## [Seitenauszug]
────────────────

Briefkastenfirmen und Offshore Dienste
Ein Datenleck bei einem Verwalter von Briefkastenfirmen in Panama bringt nach Recherchen internationaler Medien Spitzenpolitiker und Sportstars in Erklärungsnot. Insgesamt gehe es um 11,5 Millionen Dokumente zu 214.000 Briefkastenfirmen, die von einer Kanzlei aus Panama gegründet worden seien. Zu den Profiteuren der Offshore-Dienste zählen den Berichten zufolge zwölf frühere und amtierende Staats- und Regierungschefs und 128 weitere Politiker, aber auch internationale Finanzinstitute, darunter deutsche Banken oder ihre Töchter. Die Recherchen zu den Panama Papers basieren auf einem Datenleck bei der panamaischen Anwaltskanzlei Mossack Fonseca. Deren Chef Ramón Fonseca Mora wehrt sich gegen die Vorwürfe. Laut ARD umfassen die von rund 400 Journalisten über ein Jahr hinweg ausgewerteten Unterlagen E-Mails, Urkunden, Kontoauszüge, Passkopien und weitere Dokumente. Insgesamt gehe es um ein Datenvolumen von 2,6 Terabyte und mehr als elf Millionen Dokumente.

────────────────

## [Anweisung]
Nenne bitte, wie viele Journalisten laut dem Seitenauszug die Unterlagen ausgewertet haben.

────────────────

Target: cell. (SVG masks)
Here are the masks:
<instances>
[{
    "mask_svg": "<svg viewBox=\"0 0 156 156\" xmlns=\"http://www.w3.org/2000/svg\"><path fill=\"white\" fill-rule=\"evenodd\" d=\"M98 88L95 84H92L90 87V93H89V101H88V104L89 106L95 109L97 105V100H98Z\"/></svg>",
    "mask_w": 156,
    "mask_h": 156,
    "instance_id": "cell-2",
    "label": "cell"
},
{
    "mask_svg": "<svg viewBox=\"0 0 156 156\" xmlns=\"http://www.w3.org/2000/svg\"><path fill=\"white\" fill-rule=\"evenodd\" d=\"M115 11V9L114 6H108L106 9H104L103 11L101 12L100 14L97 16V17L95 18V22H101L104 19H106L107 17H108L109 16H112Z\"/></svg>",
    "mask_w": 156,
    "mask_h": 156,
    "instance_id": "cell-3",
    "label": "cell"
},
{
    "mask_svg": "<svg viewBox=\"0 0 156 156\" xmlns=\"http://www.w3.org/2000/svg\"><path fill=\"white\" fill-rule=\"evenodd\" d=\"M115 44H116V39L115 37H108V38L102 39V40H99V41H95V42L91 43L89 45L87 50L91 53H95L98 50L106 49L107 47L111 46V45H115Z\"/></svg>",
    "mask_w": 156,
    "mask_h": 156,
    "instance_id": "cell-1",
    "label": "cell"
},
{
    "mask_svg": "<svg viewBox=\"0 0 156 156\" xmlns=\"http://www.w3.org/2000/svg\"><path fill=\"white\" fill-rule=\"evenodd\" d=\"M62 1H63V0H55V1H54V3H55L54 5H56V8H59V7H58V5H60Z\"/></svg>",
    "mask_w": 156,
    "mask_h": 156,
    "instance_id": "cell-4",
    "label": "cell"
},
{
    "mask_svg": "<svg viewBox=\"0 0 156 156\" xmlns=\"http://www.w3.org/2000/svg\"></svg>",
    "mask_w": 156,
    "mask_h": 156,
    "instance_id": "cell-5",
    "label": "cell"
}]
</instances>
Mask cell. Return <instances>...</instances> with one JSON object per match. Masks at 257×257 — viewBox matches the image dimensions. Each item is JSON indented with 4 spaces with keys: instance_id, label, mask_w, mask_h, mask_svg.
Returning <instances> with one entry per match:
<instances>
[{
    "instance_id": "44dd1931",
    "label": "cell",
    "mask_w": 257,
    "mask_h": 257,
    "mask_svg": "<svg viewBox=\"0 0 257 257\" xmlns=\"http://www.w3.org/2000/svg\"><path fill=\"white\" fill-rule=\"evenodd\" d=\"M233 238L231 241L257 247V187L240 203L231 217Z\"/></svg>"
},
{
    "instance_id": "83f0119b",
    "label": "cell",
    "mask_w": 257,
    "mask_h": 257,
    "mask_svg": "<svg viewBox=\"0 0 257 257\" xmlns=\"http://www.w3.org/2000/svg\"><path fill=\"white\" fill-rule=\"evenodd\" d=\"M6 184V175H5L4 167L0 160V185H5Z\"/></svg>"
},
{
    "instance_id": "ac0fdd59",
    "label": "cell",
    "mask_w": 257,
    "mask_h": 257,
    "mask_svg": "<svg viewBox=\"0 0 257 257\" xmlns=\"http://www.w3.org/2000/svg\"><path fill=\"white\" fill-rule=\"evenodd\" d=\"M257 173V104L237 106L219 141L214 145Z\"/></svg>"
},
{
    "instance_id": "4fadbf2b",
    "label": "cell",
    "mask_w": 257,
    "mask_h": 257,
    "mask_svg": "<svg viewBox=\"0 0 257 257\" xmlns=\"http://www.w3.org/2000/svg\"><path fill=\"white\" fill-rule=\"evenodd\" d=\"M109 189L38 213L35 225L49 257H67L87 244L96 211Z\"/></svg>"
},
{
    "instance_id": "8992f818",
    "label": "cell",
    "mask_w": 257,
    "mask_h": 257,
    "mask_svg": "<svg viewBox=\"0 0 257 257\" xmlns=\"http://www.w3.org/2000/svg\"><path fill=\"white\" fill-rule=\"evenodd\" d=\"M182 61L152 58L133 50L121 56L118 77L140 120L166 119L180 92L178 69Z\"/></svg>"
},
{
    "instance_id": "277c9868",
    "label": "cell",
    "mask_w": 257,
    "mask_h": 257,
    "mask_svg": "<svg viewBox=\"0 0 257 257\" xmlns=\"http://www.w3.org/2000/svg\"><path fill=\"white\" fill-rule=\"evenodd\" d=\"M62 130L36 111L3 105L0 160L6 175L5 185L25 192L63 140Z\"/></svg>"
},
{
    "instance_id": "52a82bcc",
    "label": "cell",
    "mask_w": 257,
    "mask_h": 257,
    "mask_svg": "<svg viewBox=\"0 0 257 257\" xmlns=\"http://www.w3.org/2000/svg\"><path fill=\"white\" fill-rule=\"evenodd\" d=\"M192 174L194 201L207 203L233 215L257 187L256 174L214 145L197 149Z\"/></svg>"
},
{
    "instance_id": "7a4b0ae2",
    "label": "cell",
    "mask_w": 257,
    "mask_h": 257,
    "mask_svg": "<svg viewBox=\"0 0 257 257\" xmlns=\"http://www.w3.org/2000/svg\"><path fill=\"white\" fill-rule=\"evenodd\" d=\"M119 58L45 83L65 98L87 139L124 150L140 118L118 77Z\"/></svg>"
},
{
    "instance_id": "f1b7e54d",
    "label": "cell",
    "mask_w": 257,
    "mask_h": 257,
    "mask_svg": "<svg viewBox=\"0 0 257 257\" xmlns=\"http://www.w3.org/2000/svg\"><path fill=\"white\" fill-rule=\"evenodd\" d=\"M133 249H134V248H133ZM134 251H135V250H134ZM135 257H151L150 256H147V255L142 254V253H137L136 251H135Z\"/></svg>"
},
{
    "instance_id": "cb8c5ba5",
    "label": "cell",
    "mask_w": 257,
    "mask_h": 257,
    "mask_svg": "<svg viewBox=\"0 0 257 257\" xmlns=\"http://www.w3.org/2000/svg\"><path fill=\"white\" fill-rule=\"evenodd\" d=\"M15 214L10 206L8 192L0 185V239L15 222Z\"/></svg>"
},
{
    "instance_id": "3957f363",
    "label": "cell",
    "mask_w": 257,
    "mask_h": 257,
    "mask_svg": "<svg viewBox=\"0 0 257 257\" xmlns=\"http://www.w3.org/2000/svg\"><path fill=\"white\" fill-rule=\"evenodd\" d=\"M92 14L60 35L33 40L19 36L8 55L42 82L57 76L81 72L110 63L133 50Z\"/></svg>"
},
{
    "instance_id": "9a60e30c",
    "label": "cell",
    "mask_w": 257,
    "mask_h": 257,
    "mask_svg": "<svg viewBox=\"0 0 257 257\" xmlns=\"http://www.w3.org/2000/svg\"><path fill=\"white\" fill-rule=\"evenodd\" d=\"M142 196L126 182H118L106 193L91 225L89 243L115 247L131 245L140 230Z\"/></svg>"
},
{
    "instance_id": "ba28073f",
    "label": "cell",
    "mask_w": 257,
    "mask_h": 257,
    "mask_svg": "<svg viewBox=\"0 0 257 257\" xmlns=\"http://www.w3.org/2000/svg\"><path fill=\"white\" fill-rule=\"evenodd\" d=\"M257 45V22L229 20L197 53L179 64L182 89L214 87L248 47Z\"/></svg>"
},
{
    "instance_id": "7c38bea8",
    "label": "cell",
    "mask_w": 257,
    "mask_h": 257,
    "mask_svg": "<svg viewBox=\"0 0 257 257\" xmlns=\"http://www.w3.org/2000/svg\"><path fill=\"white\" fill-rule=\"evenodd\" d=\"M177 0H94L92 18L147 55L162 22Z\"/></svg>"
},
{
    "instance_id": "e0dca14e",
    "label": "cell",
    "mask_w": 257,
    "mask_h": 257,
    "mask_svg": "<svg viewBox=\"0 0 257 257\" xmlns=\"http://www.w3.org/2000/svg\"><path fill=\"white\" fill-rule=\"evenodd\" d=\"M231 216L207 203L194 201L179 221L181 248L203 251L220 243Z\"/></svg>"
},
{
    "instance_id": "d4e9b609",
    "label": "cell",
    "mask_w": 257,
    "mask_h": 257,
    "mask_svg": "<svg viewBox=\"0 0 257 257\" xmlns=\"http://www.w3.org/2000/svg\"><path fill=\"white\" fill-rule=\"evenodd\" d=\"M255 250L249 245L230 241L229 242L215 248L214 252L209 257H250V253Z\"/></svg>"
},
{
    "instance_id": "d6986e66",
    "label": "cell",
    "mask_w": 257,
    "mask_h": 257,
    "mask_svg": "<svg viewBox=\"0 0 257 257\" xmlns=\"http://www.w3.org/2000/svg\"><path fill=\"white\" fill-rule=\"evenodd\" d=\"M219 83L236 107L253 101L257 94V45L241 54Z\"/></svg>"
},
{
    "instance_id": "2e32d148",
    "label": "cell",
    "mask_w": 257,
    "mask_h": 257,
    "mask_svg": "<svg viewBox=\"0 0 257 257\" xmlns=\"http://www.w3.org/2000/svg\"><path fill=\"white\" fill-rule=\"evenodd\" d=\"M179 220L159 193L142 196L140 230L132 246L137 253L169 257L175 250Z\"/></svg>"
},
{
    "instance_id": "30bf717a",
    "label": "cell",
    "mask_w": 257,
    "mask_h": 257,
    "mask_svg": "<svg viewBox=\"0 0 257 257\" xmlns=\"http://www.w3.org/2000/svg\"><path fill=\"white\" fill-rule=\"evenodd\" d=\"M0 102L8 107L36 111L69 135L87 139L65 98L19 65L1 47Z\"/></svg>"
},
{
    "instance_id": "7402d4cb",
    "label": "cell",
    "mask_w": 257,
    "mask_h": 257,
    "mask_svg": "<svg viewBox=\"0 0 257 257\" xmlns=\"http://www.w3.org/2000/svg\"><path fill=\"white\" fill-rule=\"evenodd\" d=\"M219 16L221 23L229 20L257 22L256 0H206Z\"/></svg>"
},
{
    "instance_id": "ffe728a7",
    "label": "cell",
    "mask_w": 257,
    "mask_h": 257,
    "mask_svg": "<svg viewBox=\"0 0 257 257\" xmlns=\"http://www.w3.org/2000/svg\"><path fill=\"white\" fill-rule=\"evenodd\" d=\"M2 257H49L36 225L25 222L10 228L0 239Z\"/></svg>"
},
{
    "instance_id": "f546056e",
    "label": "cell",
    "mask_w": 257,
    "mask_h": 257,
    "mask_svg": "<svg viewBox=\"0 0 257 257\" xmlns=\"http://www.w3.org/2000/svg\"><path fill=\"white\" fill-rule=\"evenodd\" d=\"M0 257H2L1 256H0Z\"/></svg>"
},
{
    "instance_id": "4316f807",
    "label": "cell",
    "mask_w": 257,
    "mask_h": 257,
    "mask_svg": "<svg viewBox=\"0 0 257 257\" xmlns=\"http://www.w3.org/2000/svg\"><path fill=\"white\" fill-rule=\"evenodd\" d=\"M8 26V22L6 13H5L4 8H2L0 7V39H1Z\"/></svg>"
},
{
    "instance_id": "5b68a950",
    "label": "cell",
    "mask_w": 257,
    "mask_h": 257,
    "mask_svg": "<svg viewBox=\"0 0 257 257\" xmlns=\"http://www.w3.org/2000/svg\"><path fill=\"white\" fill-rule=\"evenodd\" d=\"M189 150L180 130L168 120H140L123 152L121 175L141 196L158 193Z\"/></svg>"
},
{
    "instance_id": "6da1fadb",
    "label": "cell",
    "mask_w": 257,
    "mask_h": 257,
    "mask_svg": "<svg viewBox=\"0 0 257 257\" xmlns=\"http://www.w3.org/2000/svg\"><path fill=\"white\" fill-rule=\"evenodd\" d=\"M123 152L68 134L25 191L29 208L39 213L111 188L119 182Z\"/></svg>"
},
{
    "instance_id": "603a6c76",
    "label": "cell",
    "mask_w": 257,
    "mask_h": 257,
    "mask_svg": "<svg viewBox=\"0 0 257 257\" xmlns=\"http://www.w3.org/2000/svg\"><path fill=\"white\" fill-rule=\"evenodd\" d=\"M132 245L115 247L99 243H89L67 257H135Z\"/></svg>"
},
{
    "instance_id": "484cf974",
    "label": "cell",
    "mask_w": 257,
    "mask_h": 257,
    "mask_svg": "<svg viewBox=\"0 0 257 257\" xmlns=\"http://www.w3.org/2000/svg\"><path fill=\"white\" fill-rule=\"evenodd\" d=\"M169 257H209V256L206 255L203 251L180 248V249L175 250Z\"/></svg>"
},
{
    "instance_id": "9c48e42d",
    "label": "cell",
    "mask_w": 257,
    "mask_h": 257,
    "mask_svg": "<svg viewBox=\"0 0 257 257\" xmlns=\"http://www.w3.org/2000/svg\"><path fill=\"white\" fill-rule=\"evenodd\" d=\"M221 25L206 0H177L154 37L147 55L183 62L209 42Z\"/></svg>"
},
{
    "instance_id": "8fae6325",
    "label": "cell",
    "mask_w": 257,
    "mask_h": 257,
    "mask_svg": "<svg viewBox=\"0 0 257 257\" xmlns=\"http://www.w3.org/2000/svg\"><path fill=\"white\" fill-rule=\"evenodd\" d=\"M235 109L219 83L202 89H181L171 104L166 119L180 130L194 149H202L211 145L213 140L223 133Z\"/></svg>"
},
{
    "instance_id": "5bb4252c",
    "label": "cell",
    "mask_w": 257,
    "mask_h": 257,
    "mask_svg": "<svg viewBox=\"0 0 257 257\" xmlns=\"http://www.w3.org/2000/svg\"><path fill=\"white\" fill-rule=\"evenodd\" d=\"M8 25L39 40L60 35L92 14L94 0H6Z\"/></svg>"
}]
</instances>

────────────────

## [Erwartete Ausgabe]
Rund 400 Journalisten.